Bild: Ungebetener Besuch: Die Redaktion der „Berliner Morgenpost“ hätte ni…
Karlsruhe taz | Die Durchsuchung der Berliner Morgenpost im November 2012
verstieß gegen die Pressefreiheit. Das hat jetzt das
Bundesverfassungsgericht klargemacht. Durchsuchungen von Redaktionsräumen,
die vorrangig dazu dienen, einen Informanten der Presse zu enttarnen, sind
unzulässig, so die Richter.
Ausgangspunkt der Affäre war das Verbot des Berliner Hells Angels im Mai
2012. Eine gleichzeitige Razzia in den Vereinsräumen der Rockergruppe
brachte nichts, weil die Rocker offensichtlich gewarnt waren. Besonders
peinlich für die Polizei: Auch Spiegel online berichtete vorab über das
Verbot. Offensichtlich hatte ein Polizist sowohl Rocker als auch Medien im
Vorfeld informiert.
In Verdacht geriet ein Beamter aus dem Rocker-Dezernat des Berliner
Landeskriminalamts. Als seine Wohnung durchsucht wurde, fand sich eine
Rechnung des Polizisten in Höhe von rund 3.000 Euro an die Berliner
Morgenpost. Sie war mit dem Vermerk versehen: „Wegen der Konspirativität in
dieser Sache bitte ich um Barauszahlung“. Daraus schlossen die Ermittler,
dass der Kollege offensichtlich gegen Geld Informationen an die Berliner
Morgenpost verkaufte.
Im November 2012 rückte deshalb die Polizei bei der Berliner Morgenpost an,
um die Redaktionsräume zu durchsuchen.

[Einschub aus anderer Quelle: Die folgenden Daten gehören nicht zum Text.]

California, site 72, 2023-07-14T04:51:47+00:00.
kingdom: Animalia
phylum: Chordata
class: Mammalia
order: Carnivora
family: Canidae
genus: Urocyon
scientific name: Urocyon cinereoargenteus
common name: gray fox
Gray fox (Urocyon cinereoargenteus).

Die Zeitung hatte zwar eine
Erklärung für die ominöse Rechnung, doch das konnte die Polizisten nicht
von ihrem Vorhaben abhalten. Nach Angabe der Morgenpost hatte der
LKA-Beamte einen Reporter der Morgenpost bei einer gefährlichen
Recherchereise nach Amsterdam begleitet. Im Pädophilenmilieu suchten sie
nach dem 1993 verschwundenen Berliner Jungen Manuel Schadwald, allerdings
ohne ihn zu finden.
## Dienstgeheimnisse angeblich verraten
Die Berliner Morgenpost, die damals zum Axel-Springer-Verlag gehörte und
heute Teil der Funke-Mediengruppe ist, klagte gegen die Hausdurchsuchung.
Und als dies keinen Erfolg hatte, erhob sie Verfassungsbeschwerde.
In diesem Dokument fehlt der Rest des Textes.